Judged, and for the complex rule (such as scheme three) for needing big data to analyze, vehicle body can be gathered by car networking equipment
Status parameter values are uploaded to Cloud Server and carry out learning training, then the state-detection model generated through learning training is issued to
Used in car networking equipment.
In actual applications, it is possible to occur causing the situation of vehicle abnormality due to vehicle faults itself, therefore, at this
In a kind of bright alternative embodiment, in the corresponding comentropy of the Vehicle Body Bus data presetting range, or the vehicle body are exceeded
When status parameter values are in abnormality, the warning information attacked can be sent;If however, in such cases by repairing
The physical detection means such as factory's detection determine that Vehicle Body Bus are not actually under attack, then illustrate that attack detecting result is wrong, car
Other failures are likely to occur, can now generate fault detection address.And can be by the Vehicle Body Bus data, vehicle body
Status parameter values and failure detection result are uploaded to Cloud Server and carry out big data analysis, further to optimize safety detection rule
Then and state-detection model, such that it is able to reduce the probability for attacking erroneous judgement, the accuracy of attack detecting is improved.

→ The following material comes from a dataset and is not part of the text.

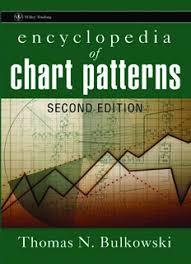 Thomas Bulkowski Encyclopedia Of Chart Patterns 2ed Pdf By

To sum up, the embodiment of the present invention is except judging Vehicle Body Bus by detecting the comentropy of Vehicle Body Bus data
It is no under attack, can also pass through whether the vehicle body status parameter values in detection Vehicle Body Bus data are sentenced in abnormality
Whether disconnected Vehicle Body Bus are under attack.For example, by whether judging single vehicle body status parameter values in abnormality, Ke Yi
The attack initial stage detects whether vehicle is under attack, to send warning information in time, the loss of user is reduced as early as possible.Or, lead to
Cross and the vehicle body status parameter values with incidence relation are detected, to judge whether Vehicle Body Bus are under attack, further carry
The accuracy of high attack detecting.Furthermore, can also whether under attack by state-detection model inspection Vehicle Body Bus, not only may be used
To improve the accuracy of detection, it is also possible that testing result meets the driving habit of different user.

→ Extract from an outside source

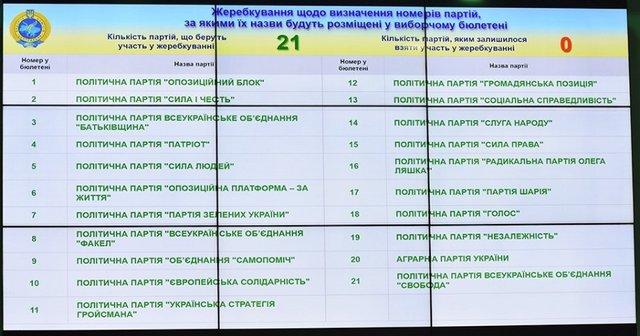 Виборчий бюлетень 2019: у якому порядку будуть розташовані партії - фото 336656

With reference to Fig. 3, a kind of structured flowchart of vehicle attack detecting device according to an embodiment of the invention is shown, had
Body can be included such as lower module:
Data acquisition module 301, for gathering vehicle body bus data;
Comentropy determining module 302, for determining the corresponding comentropy of the Vehicle Body Bus data;
First attacks determining module 303, if exceeding presetting range for described information entropy, it is determined that the Vehicle Body Bus are received
To attack, warning information is sent.
In a kind of alternative embodiment of the present invention, described information entropy determining module 302 specifically can include:
Data volume acquisition submodule, for obtaining in preset time period vehicle body status parameter values in the Vehicle Body Bus data
Data volume and the Vehicle Body Bus data total amount of data;
Comentropy determination sub-module, for according to the data volume of the vehicle body status parameter values and the Vehicle Body Bus data
Total amount of data, determine the corresponding comentropy of the Vehicle Body Bus data.
In another kind of alternative embodiment of the present invention, described device can also include:
Abnormality judge module, for judging the Vehicle Body Bus data in vehicle body status parameter values whether in different
Normal state;
Second attacks determining module, if being in abnormality for the vehicle body status parameter values, it is determined that the vehicle body
Bus is under attack, sends warning information.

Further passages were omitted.